Tomáronle luego en hombros, y, al salir del aposento, se oyó una voz temerosa, todo cuanto la supo formar el barbero, no el del albarda, sino el otro, que decía:

–¡Oh Caballero de la Triste Figura!, no te dé afincamiento la prisión en que vas, porque así conviene para acabar más presto la aventura en que tu gran esfuerzo te puso; la cual se acabará cuando el furibundo león manchado con la blanca paloma tobosina yog[u]i[e]ren en uno, ya después de humilladas las altas cervices al blando yugo matrimoñesco; de cuyo inaudito consorcio saldrán a la luz del orbe los bravos cachorros, que imitarán las rumpantes garras del valeroso padre. Y esto será antes que el seguidor de la fugitiva ninfa faga dos vegadas la visita de las lucientes imágines con su rápido y natural curso. Y tú, ¡oh, el más noble y obediente escudero que tuvo espada en cinta, barbas en rostro y olfato en las narices!, no te desmaye ni descontente ver llevar ansí delante de tus ojos mesmos a la flor de la caballería andante; que presto, si al plasmador del mundo le place, te verás tan alto y tan sublimado que no te conozcas, y no saldrán defraudadas las promesas que te ha fecho tu buen señor. Y asegúrote, de parte de la sabia Mentironiana, que tu salario te sea pagado, como lo verás por la obra; y sigue las pisadas del valeroso y encantado caballero, que conviene que vayas donde paréis entrambos. Y, porque no me es lícito decir otra cosa, a Dios quedad, que yo me vuelvo adonde yo me sé.

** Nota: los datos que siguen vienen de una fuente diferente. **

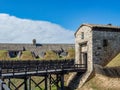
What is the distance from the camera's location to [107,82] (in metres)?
31.7

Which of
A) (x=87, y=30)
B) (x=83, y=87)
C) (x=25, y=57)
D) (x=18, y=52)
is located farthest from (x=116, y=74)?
(x=18, y=52)

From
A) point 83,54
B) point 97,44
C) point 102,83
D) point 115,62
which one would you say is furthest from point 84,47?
point 102,83

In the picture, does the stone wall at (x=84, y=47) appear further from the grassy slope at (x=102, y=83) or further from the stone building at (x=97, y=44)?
the grassy slope at (x=102, y=83)

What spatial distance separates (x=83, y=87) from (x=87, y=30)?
7812 millimetres

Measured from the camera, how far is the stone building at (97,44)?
3531cm

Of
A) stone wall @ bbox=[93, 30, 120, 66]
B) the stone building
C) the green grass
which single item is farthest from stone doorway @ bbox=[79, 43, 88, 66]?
the green grass

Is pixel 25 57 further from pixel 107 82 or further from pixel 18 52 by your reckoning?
pixel 107 82

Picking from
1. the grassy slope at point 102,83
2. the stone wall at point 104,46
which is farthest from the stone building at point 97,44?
the grassy slope at point 102,83

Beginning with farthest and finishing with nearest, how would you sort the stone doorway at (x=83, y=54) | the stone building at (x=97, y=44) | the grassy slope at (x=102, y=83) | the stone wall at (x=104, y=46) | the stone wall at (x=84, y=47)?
the stone doorway at (x=83, y=54) → the stone wall at (x=104, y=46) → the stone building at (x=97, y=44) → the stone wall at (x=84, y=47) → the grassy slope at (x=102, y=83)

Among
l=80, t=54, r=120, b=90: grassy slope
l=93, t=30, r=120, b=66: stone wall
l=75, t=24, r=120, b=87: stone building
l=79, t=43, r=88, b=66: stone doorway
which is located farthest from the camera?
l=79, t=43, r=88, b=66: stone doorway

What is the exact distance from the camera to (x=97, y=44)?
35688 mm

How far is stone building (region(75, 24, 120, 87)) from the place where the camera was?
3531cm

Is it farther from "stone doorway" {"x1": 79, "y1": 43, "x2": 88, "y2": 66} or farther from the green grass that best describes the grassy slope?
"stone doorway" {"x1": 79, "y1": 43, "x2": 88, "y2": 66}

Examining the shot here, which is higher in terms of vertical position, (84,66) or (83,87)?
(84,66)
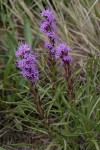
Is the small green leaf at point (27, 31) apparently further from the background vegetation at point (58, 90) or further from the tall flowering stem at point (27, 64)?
the tall flowering stem at point (27, 64)

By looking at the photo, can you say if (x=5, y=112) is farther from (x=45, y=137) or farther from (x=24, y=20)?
(x=24, y=20)

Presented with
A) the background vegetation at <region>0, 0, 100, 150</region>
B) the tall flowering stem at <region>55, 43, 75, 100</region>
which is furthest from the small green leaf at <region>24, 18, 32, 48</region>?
the tall flowering stem at <region>55, 43, 75, 100</region>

Y, al acabar de la profecía, alzó la voz de punto, y diminuyóla después, con tan tierno acento, que aun los sabidores de la burla estuvieron por creer que era verdad lo que oían.

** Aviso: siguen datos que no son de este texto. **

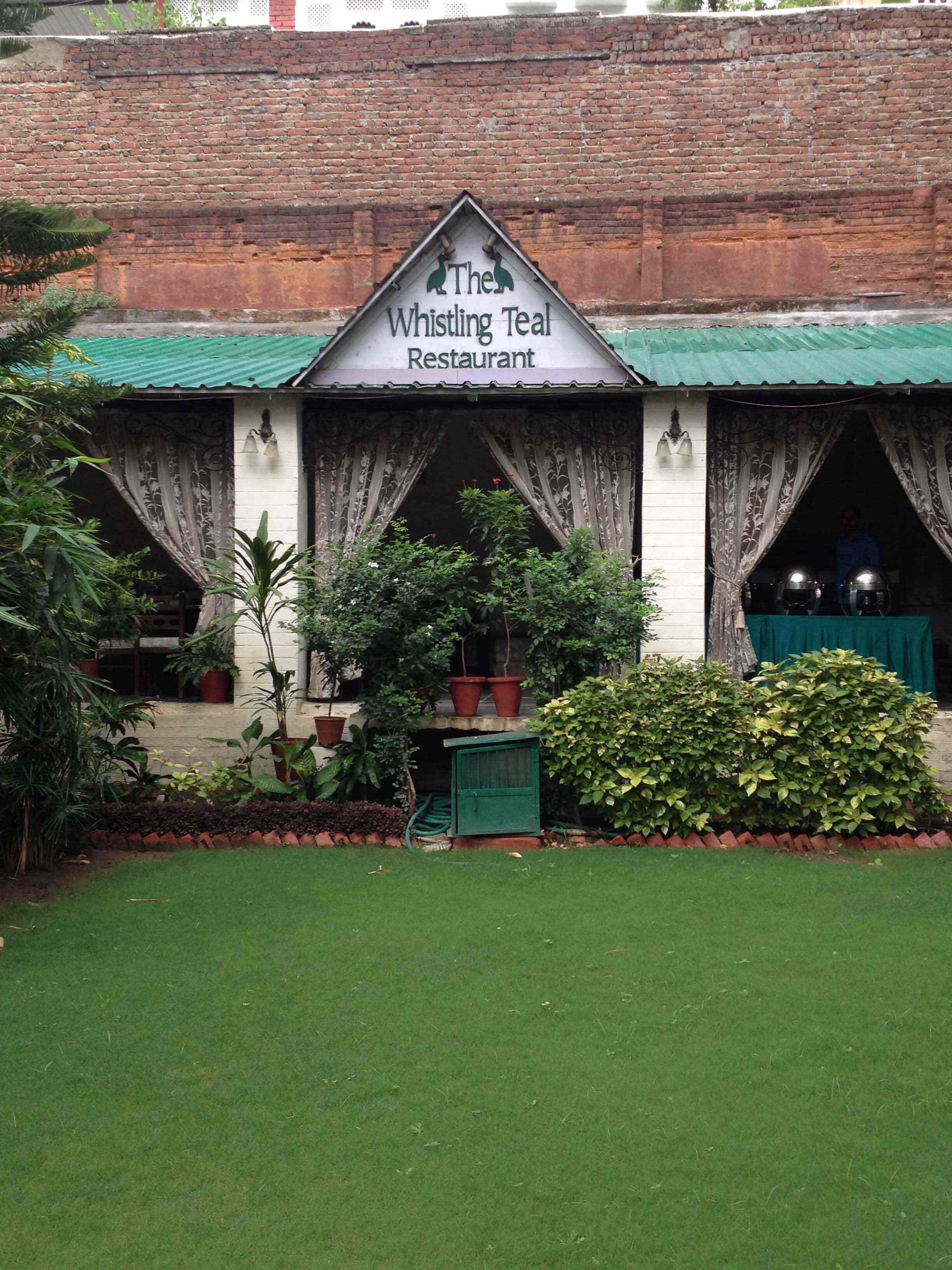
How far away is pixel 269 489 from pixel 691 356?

Quedó don Quijote consolado con la escuchada profecía, porque luego coligió de todo en todo la significación de ella; y vio que le prometían el verse ayuntados en santo y debido matrimonio con su querida Dulcinea del Toboso, de cuyo felice vientre saldrían los cachorros, que eran sus hijos, para gloria perpetua de la Mancha. Y, creyendo esto bien y firmemente, alzó la voz, y, dando un gran suspiro, dijo:

–¡Oh tú, quienquiera que seas, que tanto bien me has pronosticado!, ruégote que pidas de mi parte al sabio encantador que mis cosas tiene a cargo, que no me deje perecer en esta prisión donde agora me llevan, hasta ver cumplidas tan alegres e incomparables promesas como son las que aquí se me han hecho; que, como esto sea, tendré por gloria las penas de mi cárcel, y por alivio estas cadenas que me ciñen, y no por duro campo de batalla este lecho en que me acuestan, sino por cama blanda y tálamo dichoso. Y, en lo que toca a la consolación de Sancho Panza, mi escudero, yo confío de su bondad y buen proceder que no me dejará en buena ni en mala suerte; porque, cuando no suceda, por la suya o por mi corta ventura, el poderle yo dar la ínsula, o otra cosa equivalente que le tengo prometida, por lo menos su salario no podrá perderse; que en mi testamento, que ya está hecho, dejo declarado lo que se le ha de dar, no conforme a sus muchos y buenos servicios, sino a la posibilidad mía.

Sancho Panza se le inclinó con mucho comedimiento, y le besó entrambas las manos, porque la una no pudiera, por estar atadas entrambas.

Luego tomaron la jaula en hombros aquellas visiones, y la acomodaron en el carro de los bueyes.